Eric Marlière est sociologue, maître de conférences à l’université de Lille 3 et chercheur au CeRIES – Centre de Recherche « Individus, Epreuves, Sociétés ». Ses recherches portent sur la disparition du monde ouvrier et ses conséquences sur la jeunesse populaire évoluant dans les quartiers dits « sensibles ». Il s’intéresse également à la problématique de l’engagement politique et des émeutes chez les jeunes dits « de cité ». Il a notamment publié : La France nous a lâchés ! Le sentiment d’injustice chez les jeunes de cité, Paris, Fayard, 2008 ; « Emeutes urbaines, sentiments d’injustice, mobilisations associatives : émergence d’une dynamique politique chez les jeunes dits de cité, SociologieS, 2011 (http://sociologies.revues.org/index3521.html) et avec Manuel Boucher et Mohamed Belqasmi, Casquette contre képis. Enquête sur la police de rue et l’usage de la force dans les quartiers populaires, Paris, L’Harmattan, 2013.
Robi Morder juriste et politiste, est président du GERME et enseigne à l’Université de Versailles Saint-Quentin-en-Yvelines. Ses recherches portent sur la forme syndicale, les actions et identités collectives des étudiants. Il a publié avec Didier Fischer, La Fondation santé des étudiants de France au service des jeunes malades depuis 1923, FSEF, Un, deux… quatre éditions, Clermont-Ferrand, 2010 ; rédigé Gouvernement des universités et relations avec les mondes socio-économiques, Paris-Reims, Germe et Laboratoire OMI, juillet 2010 et coordonné Les engagements des étudiants : formes collectives et organisées d’une identité étudiante, rapport pour l’Observatoire national de la vie étudiante, septembre 2009.
Geoffrey Pleyers est chercheur du FNRS à l’Université de Louvain (UCL) et au Centre d’Analyse et d’Interventions Sociologiques (CADIS-EHESS). Il est vice-président du comité de recherche 47 « Mouvements sociaux » de l’Association Internationale de Sociologie. Ses recherches portent sur les mouvements sociaux, la globalisation, la consommation critique et l’engagement des jeunes en Europe et dans les Amériques. Il a récemment publié Alter-Globalization. Becoming Actors in the Global Age, Cambridge, Polity, 2011 et dirigé La consommation critique, Paris, DDB, 2011 et « Mouvements sociaux et espaces locaux », Cahiers des Amériques latines, n°66.
Anaïs Theviot prépare une thèse sur le militantisme partisan en ligne, sous la direction d’Antoine Roger, à Sciences Po Bordeaux, Centre Emile Durkheim. Elle s’intéresse à l’usage du Web par les militants, ainsi qu’aux stratégies numériques du Parti Socialiste et de l’Union pour un Mouvement Populaire, en période de campagne électorale.
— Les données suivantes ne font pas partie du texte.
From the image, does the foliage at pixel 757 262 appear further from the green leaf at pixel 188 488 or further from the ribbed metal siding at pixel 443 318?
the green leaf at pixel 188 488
Membre du bureau du réseau thématique « sociologie des médias » de l’Association française de sociologie, elle participe à plusieurs projets (LEGIPAR, SPEL, enpolitique.com) et est active au sein du réseau DEL. Elle a récemment publié : « ‘La iForce, le grand retour des Jeunes Populaires sur Internet !’ – Stratégies numériques des jeunes militants UMP », Jeunes et Médias, les cahiers francophones de l’éducation aux médias, Dossier « Jeunes, médias et politique », avril 2012 ; « Qui milite sur Internet ? Esquisse du profil sociologique du « cyber-militant » au PS et à l’UMP », Revue française de science politique, juin 2013.